In this book, renowned Korean studies scholar Peter H. Lee casts
light on important works previously undervalued or suppressed in
Korean literary history. He illuminates oral-derived texts as Koryo
love songs, p'ansori, and shamanist narrative songs which were
composed in the mind, retained in the memory, sung to audiences,
and heard but not read, as well as other texts which were written
in literary Chinese, the language of the learned ruling class, a
challenge even to the reader who has been raised on the Confucian
and literary canons of China and Korea. To understand fully the
nature of these works, one needs to understand the distinction
between what were considered the primary and secondary genres in
the traditional canon, the relations between literature written in
literary Chinese and that penned in the vernacular, and the generic
hierarchy in the official and unofficial canons. The major texts
the Koreans studied after the formation of the Korean states were
those of the Confucian canon (first five, then eleven, and finally
thirteen texts). These texts formed the basic curriculum of
education for almost nine hundred years. * The literati who
constituted the dominant social class in Korea wrote almost
entirely in literary Chinese, the father language, which dominated
the world of letters. This class, which controlled the canon of
traditional Korean literature and critical discourse, adopted as
official the genres of Chinese poetry and prose. Among the works in
literary Chinese examined, this book explores the foundation myths
of Koguryo and Choson, which center on the hero's deeds retold and
sung to music composed for the purpose. Works in the vernacular
discussed in this book include Kory? love songs, which reveal oral
traditional features but have survived only in written form. Lyrics
were often censored by officials as dealing with "love between the
sexes." They intensely affect today's listener and reader, who try
to reimagine the role of a general audience assumed to have the
same background and concomitant expectations as the composers.
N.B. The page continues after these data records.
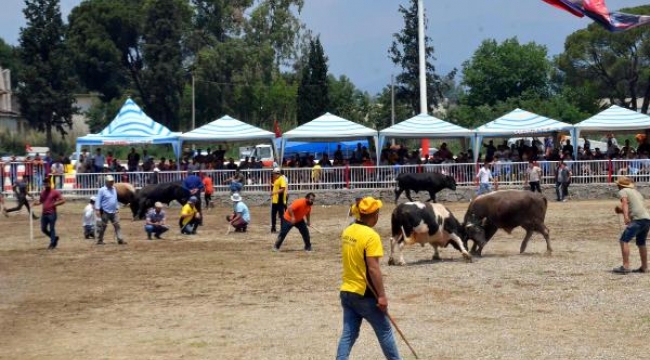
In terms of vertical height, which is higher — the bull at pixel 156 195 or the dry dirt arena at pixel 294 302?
the bull at pixel 156 195

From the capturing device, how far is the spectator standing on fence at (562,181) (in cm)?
3475

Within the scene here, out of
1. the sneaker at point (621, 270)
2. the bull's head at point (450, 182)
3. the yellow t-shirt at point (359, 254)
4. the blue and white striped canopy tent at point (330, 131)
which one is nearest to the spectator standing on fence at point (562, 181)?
the bull's head at point (450, 182)

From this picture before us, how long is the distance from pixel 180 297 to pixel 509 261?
621cm

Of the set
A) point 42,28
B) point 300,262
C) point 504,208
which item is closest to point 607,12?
point 504,208

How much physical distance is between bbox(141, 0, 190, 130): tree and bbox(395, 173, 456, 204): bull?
45.7 metres

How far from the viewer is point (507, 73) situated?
7475cm

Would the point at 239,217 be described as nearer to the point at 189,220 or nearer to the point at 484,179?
the point at 189,220

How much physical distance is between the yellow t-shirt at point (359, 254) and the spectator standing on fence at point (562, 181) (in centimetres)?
2626

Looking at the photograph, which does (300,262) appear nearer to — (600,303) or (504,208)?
(504,208)

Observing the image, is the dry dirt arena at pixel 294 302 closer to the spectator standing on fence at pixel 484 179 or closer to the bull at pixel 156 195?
the bull at pixel 156 195

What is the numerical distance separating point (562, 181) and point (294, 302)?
70.7 feet

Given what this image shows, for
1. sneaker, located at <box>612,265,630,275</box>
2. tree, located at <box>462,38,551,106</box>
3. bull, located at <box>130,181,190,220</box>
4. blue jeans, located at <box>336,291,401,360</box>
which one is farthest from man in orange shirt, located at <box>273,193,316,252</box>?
tree, located at <box>462,38,551,106</box>

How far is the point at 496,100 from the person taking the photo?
74.7 meters

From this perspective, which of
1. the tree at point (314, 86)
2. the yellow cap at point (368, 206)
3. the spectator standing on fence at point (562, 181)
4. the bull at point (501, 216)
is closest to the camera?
the yellow cap at point (368, 206)
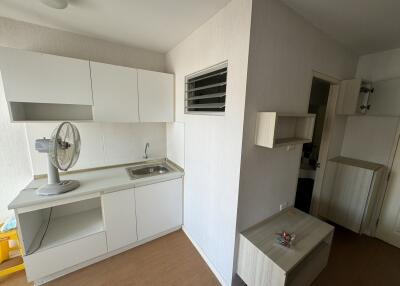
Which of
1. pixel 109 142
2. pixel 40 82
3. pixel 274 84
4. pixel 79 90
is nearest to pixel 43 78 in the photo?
pixel 40 82

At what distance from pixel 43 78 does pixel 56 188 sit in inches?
42.8

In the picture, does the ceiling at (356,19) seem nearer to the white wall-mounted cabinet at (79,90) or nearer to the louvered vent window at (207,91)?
the louvered vent window at (207,91)

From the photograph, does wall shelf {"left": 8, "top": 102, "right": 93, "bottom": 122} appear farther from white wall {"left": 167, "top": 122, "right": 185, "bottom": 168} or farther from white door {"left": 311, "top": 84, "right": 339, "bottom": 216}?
white door {"left": 311, "top": 84, "right": 339, "bottom": 216}

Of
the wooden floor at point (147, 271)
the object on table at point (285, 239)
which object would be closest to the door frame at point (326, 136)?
the object on table at point (285, 239)

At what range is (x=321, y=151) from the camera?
2.36 metres

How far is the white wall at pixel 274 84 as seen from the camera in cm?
126

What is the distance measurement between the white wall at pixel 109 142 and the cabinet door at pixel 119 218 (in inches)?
27.2

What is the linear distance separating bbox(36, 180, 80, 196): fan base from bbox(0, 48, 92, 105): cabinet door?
847mm

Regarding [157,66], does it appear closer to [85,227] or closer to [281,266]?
[85,227]

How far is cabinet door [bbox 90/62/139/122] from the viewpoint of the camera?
1844 millimetres

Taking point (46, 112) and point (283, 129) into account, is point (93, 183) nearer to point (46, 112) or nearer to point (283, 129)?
point (46, 112)

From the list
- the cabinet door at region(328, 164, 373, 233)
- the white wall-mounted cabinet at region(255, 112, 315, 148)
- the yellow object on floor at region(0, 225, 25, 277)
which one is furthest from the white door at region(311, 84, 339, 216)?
the yellow object on floor at region(0, 225, 25, 277)

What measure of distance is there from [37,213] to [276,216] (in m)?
2.60

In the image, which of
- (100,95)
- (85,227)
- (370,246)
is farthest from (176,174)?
(370,246)
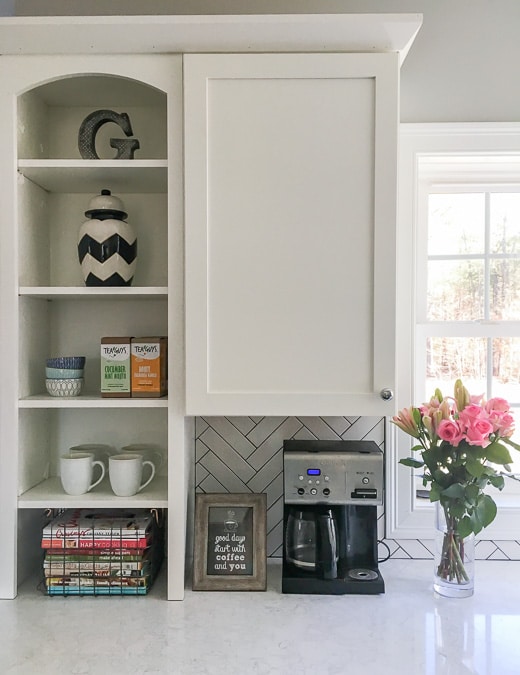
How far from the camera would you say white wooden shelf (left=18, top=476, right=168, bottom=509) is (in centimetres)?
163

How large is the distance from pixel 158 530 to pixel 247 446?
36 cm

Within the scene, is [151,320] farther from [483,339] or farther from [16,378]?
[483,339]

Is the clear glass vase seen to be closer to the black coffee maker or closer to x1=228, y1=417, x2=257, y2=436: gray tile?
the black coffee maker

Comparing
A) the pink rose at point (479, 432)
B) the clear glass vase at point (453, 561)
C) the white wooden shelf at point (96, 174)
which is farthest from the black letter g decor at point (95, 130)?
the clear glass vase at point (453, 561)

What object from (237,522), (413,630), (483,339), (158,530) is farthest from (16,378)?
(483,339)

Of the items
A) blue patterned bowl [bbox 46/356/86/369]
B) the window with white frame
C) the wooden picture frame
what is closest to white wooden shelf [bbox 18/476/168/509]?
the wooden picture frame

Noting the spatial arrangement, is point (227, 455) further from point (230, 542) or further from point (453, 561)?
point (453, 561)

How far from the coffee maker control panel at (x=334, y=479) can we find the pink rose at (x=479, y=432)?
0.25 meters

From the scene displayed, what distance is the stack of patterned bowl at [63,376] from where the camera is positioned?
1.71 metres

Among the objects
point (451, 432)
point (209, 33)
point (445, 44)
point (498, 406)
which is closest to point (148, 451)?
point (451, 432)

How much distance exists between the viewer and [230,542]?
171 cm

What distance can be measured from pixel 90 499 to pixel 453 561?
992mm

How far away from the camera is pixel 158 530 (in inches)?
72.1

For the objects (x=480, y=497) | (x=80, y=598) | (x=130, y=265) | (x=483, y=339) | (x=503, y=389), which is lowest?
(x=80, y=598)
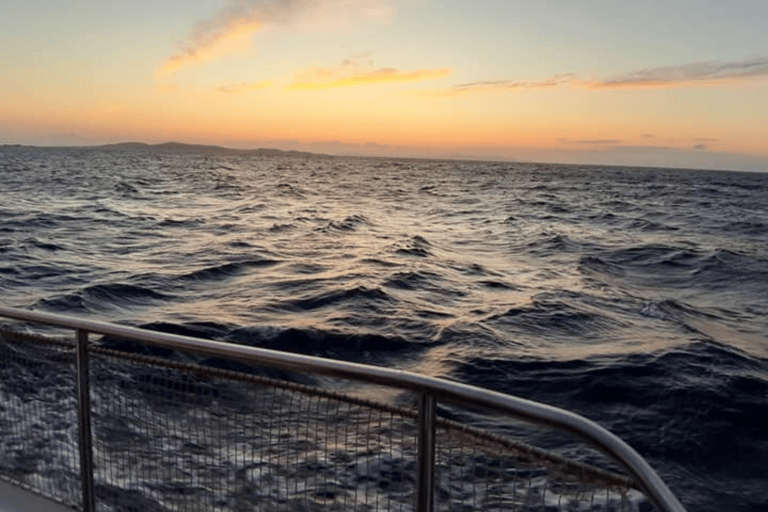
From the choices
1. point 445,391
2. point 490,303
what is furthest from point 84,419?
point 490,303

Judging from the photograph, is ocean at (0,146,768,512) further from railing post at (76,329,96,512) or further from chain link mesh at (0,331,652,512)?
railing post at (76,329,96,512)

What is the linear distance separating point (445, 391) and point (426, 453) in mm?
228

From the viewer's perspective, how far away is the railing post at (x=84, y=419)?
2.60 meters

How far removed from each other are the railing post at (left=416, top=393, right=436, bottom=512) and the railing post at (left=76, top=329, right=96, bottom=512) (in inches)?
54.3

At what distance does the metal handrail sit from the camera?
148 centimetres

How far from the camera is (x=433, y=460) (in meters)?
1.90

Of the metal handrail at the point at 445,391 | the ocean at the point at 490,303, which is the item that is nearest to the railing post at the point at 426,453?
the metal handrail at the point at 445,391

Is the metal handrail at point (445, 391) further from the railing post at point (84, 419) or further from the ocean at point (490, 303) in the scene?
the ocean at point (490, 303)

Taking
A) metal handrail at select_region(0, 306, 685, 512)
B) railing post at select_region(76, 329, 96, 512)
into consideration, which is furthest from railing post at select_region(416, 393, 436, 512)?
railing post at select_region(76, 329, 96, 512)

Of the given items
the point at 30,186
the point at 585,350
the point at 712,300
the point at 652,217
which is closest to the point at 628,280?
the point at 712,300

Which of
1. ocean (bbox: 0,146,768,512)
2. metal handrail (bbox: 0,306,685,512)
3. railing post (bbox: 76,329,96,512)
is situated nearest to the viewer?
metal handrail (bbox: 0,306,685,512)

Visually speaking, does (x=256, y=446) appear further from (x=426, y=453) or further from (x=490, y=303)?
(x=490, y=303)

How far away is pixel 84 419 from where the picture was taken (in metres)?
2.67

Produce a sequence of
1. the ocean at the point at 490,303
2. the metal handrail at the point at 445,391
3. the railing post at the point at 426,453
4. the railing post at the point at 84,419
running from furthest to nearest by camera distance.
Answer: the ocean at the point at 490,303 < the railing post at the point at 84,419 < the railing post at the point at 426,453 < the metal handrail at the point at 445,391
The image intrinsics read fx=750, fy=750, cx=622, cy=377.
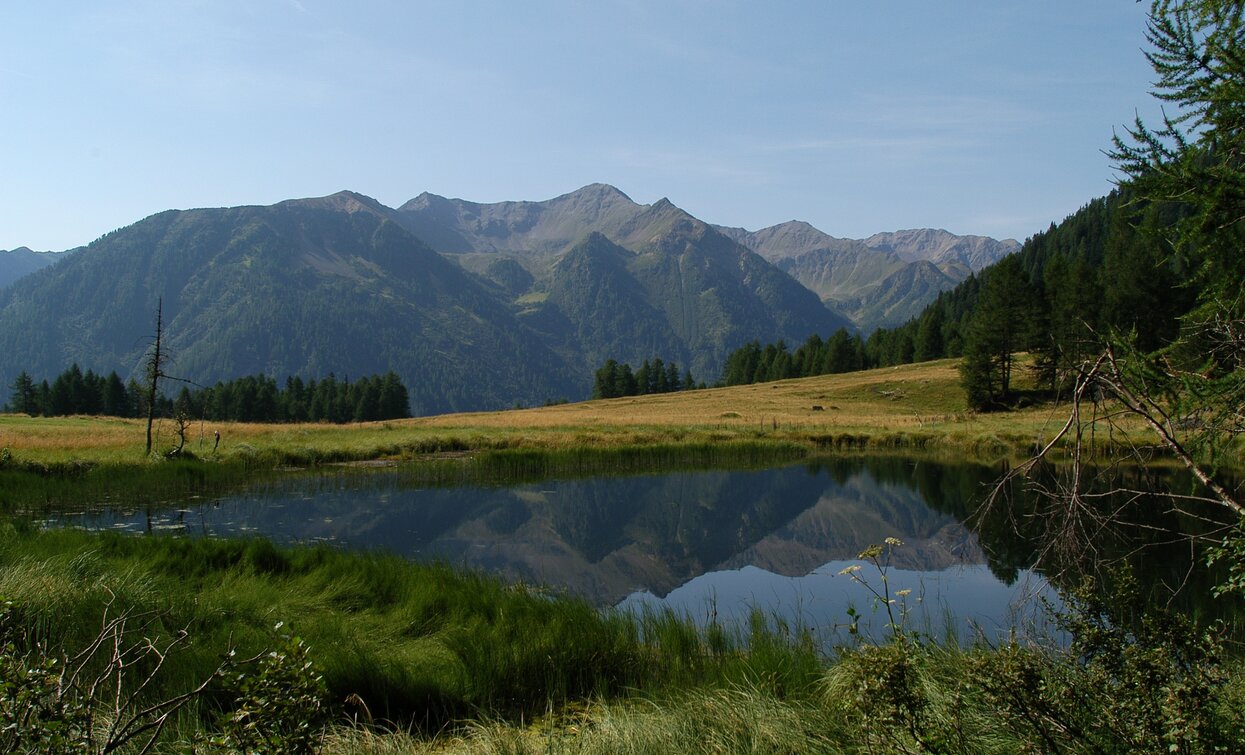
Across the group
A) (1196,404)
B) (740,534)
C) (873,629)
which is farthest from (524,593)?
(740,534)

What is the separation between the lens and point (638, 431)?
4750cm

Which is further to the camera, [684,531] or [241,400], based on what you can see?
[241,400]

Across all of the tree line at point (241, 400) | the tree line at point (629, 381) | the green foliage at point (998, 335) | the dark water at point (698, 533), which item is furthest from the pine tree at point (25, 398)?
the green foliage at point (998, 335)

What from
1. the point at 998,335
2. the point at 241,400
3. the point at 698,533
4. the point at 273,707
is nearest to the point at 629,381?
the point at 241,400

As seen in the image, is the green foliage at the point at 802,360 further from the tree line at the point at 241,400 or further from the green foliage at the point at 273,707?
the green foliage at the point at 273,707

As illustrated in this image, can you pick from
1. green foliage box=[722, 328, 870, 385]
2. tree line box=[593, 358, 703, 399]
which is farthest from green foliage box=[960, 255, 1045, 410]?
tree line box=[593, 358, 703, 399]

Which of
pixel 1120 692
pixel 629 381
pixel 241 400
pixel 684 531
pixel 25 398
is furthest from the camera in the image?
pixel 629 381

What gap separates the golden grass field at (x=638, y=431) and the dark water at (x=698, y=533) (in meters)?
5.29

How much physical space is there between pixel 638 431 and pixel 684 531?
23.1 metres

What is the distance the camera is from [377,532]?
2194 centimetres

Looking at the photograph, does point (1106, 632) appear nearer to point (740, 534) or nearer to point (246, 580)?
point (246, 580)

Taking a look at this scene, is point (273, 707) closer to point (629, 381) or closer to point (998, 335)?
point (998, 335)

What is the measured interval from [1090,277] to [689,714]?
6350 cm

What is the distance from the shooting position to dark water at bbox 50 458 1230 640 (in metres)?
14.8
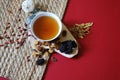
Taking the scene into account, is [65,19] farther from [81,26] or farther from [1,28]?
[1,28]

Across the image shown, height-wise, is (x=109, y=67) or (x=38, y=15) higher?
(x=38, y=15)

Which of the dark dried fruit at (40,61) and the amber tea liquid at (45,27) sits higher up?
the amber tea liquid at (45,27)

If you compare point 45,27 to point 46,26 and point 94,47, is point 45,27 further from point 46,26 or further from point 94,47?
point 94,47

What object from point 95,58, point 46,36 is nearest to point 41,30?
point 46,36

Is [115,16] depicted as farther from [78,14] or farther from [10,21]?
[10,21]
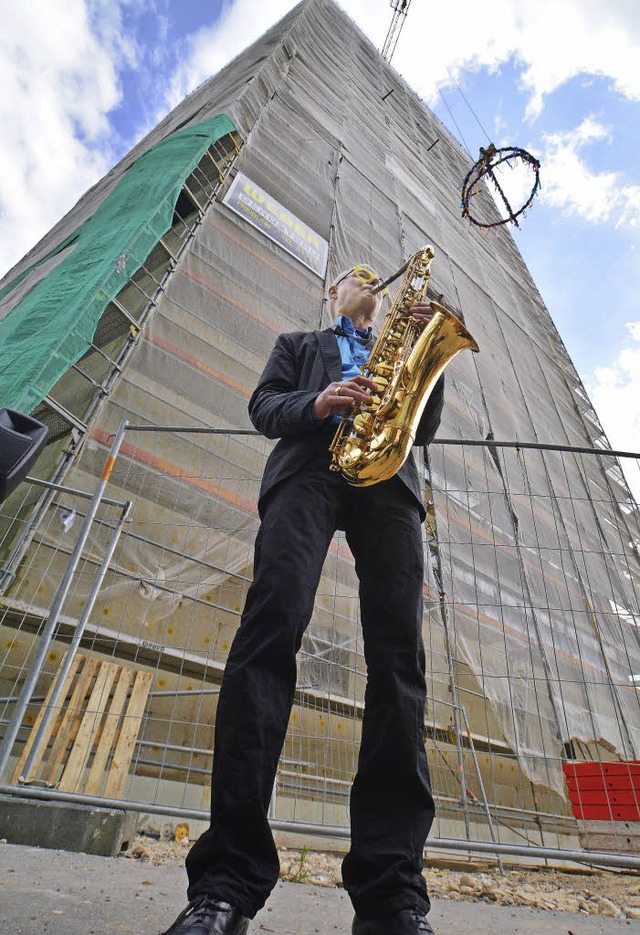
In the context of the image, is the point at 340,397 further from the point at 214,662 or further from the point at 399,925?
the point at 214,662

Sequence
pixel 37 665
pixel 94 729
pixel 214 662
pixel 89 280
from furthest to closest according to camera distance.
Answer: pixel 89 280 < pixel 214 662 < pixel 94 729 < pixel 37 665

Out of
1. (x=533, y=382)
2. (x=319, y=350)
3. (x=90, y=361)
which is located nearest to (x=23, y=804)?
(x=319, y=350)

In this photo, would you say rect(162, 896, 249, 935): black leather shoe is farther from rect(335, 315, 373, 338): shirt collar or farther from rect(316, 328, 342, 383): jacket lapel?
rect(335, 315, 373, 338): shirt collar

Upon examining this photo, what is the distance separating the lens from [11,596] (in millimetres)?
3057

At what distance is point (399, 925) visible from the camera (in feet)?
2.82

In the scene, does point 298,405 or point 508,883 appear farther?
point 508,883

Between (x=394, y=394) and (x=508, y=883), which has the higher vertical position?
(x=394, y=394)

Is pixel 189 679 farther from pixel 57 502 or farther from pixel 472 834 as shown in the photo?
pixel 472 834

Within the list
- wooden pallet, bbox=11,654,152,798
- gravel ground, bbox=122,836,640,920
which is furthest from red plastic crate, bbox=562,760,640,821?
wooden pallet, bbox=11,654,152,798

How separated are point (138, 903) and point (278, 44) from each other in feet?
31.8

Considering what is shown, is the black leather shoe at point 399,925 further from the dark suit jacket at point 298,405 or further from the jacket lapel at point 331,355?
the jacket lapel at point 331,355

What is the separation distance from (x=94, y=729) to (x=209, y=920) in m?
2.26

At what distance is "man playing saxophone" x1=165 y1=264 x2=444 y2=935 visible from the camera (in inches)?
34.4

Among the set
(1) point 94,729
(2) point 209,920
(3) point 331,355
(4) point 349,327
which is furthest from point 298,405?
(1) point 94,729
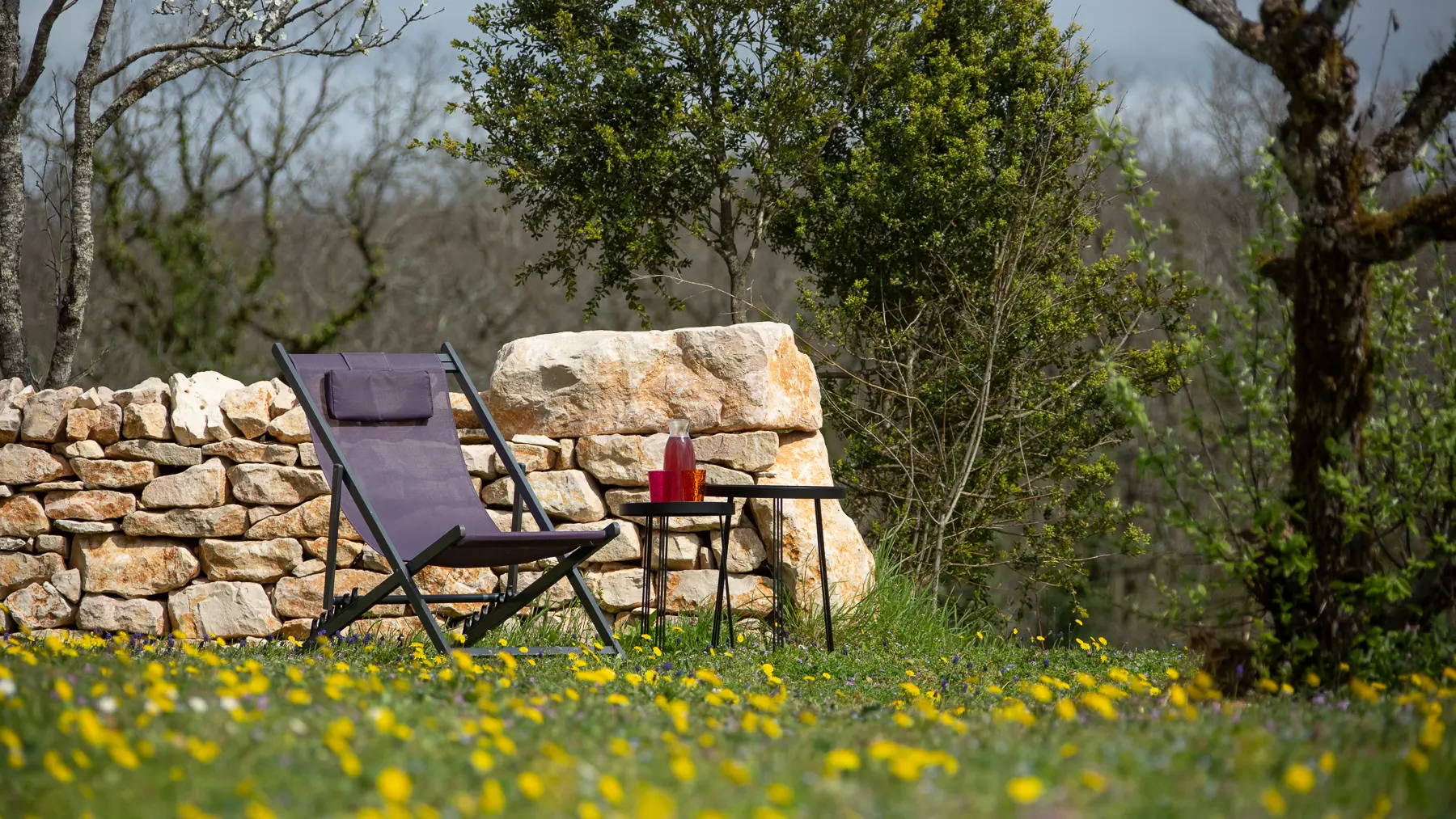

The
book also illuminates the works of the shaman, who occupied the
lowest social strata. Shamans had to endure suffering imposed by
authority, but their faith and rites brought solace to many,
powerful and powerless, rich and poor. Some extant written texts
are riddled with learned diction-Sino-Korean words and technical
vocabulary from Buddhist, Daoist, and Confucian traditions. This
study explores how the unlettered shamans of the past managed to
understand these texts and commit them to memory, especially given
the fact that shamans depended more on aural intake and oral output
than on the eye. The Story of Traditional Korean Literature opens
the window to the fusion--as opposed to the conflict--of horizons,
a dialogue between past and present, which will enable readers to
understand and appreciate the text's unity of meaning. The aim of
crosscultural comparison and contrast is to discover differences at
points of maximum resemblance. Lee's comparative style is
metacritical, transnational, and intertextual, involving also
social and cultural issues, and also paying careful attention to be
non-Eurocentric, nonpatriarchal, and nonelitist. This book will
provide critical insights into both the works and the challenges of
the topics discussed. It will be an important resource for those in
Asian studies and literary criticism.